Last night someone knocked on my door around 11 p.m. As I was idling around in my boxers, I didn't hurry to answer it. When I did, I saw a tiny neighbor of mine with her even tinier daughter, and a thick-bodied middle aged one. My neighbor started talking in her clear high voice. She doesn't have an accent but is obviously not a native speaker.

I know you have a cat, she said. We see her in your window. I was wondering if we could use your cat for something.

I stared at her, wondering what exactly she wanted to use my cat for. The middle-aged women nodded and smiled.

My daughter has this problem with her eye, my neighbor said. I looked at her gurgling daughter and saw a sty over her left eye. My neighbor kept talking.

My aunt is visiting us, she said. My aunt says that if we rub a cat over my daughter's eye, this thing will go away.

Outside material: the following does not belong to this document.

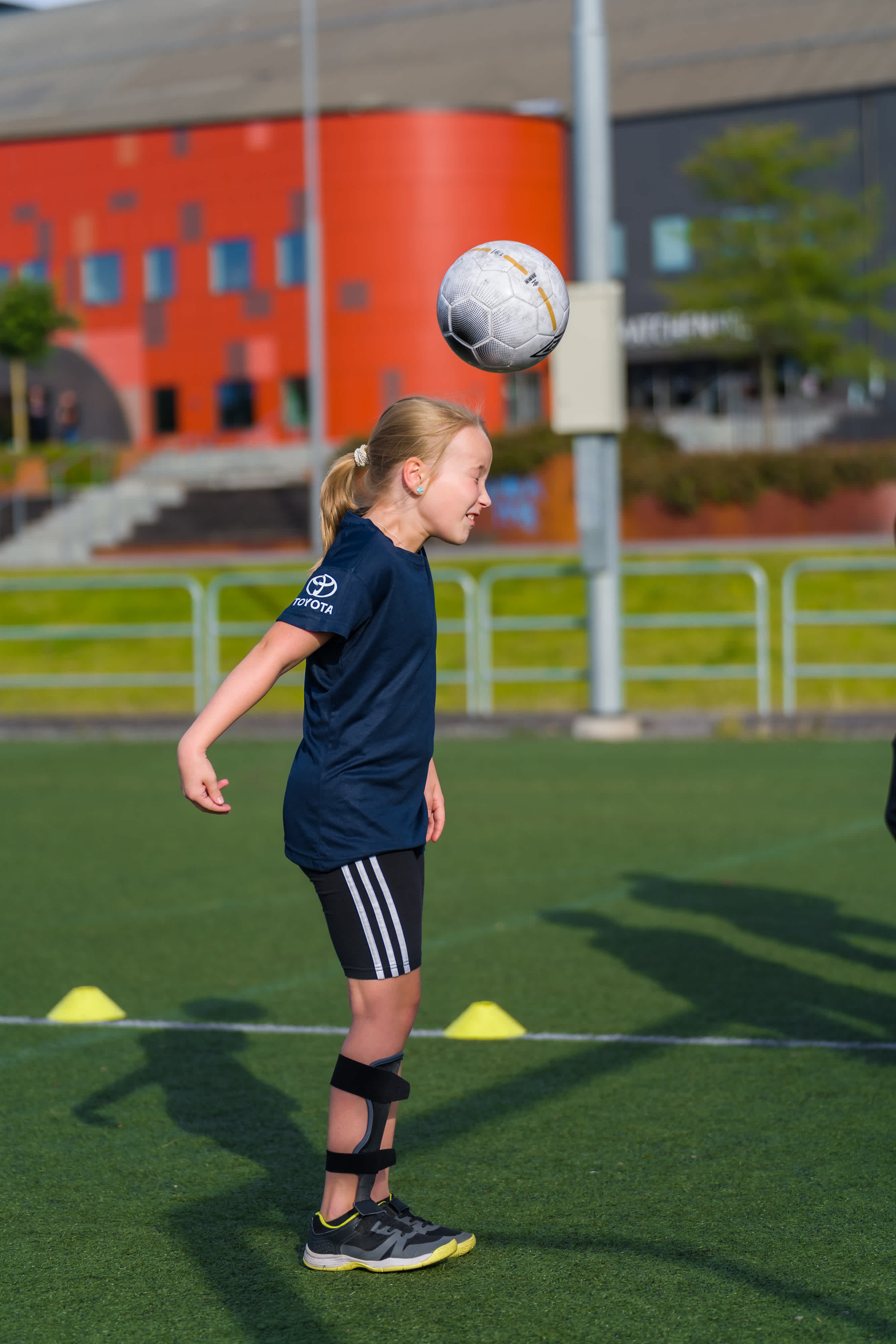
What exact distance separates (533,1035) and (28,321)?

The aunt continued to nod happily.

I shrugged and went to get my cat, which I handed over to the aunt. She took Wheezy's tail and began to rub it over the child's eye while chanting rapidly in Spanish. When she finished chanting, she returned Wheezy.

My neighbor laughed.

I don't think it will hurt anything, she said. And who knows?

We said goodnight.

Sunday, December 7, 2008

Making Sheep at Yale

Pretty good piece on the kinds of sheep that end up at Ivy League schools (although we got a lot of livestock here too).

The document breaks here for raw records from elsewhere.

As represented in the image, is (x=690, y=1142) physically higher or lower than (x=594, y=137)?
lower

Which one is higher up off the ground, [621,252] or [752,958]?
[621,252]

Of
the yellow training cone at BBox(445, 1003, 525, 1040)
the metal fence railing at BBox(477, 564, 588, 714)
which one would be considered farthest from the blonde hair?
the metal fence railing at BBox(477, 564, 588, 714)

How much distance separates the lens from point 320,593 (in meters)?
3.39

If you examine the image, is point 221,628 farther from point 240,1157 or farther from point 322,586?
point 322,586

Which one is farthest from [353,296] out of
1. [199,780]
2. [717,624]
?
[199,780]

http://www.theamericanscholar.org/su08/elite-deresiewicz.html

Sunday, November 2, 2008

First Campus Walk

My first look at the campus almost sent to the airport and the next flight home. Construction started here in the early-1960s and most of the important buildings were designed by a famous Brutalist architect, Jorge Perierra. The exciting new building material for the Brutalists was concrete and I walked buy one concrete monolith after another. In most of the buildings, all other materials - glass, iron, wood, you name it - had been completely marginalized. A standard feature was to have tiny windows sunken into bulging concrete dormers so that only meager light could ever leak through. Few of the buildings grouped together coherently, mostly they just stood, isolated, glowering down at me.
The stark setting rejected human beings. It didn't help that most students hadn't shown up yet so that it was even quieter and sterile than usual. California bought this land, cheap, from a real estate corporation looking to develop the region. The campus represents the perfect partnership of state and corporate interest, but there doesn't seem to be much place for people in it.

Saturday, October 4, 2008

Soccer Surrealism

I've been playing soccer with a group of Persian guys in what seems to be a rollerblade hockey rink. It's a face game, wall bouncing off the walls and the perimeter fence.

Last time we played I asked one of the guys where I could find a grass game.

I'm new here, I said.

Are you a freshman? He said.

It occurred to me that my freshman year came before he was born.

A Slight Improvement on Brooklyn

Hummingbirds are the pigeons of Irvine.
Rabbits are the rats.
Three rabbits live in the bushes below my window. At night they sit for hours on the grass outside their burrows, not eating, not moving, just staring into space. I watch them there and the narrow shadows of their leporid profiles.

Monday, September 29, 2008

Instilling Values

The university works to introduce upper-class leisure activities to grad students. Rock climbing, surfing, personal trainers, rowing... For future doctors, lawyers, engineers.
In the humanities if you get to be a full professor, these can be your hobbies as well: of course, there are fewer and fewer full professors every day...

Friday, September 26, 2008

What Time Is It on Bedford Av e?

A half-dozen times a day, I find myself counting ahead three hours so I'll know what time it really is.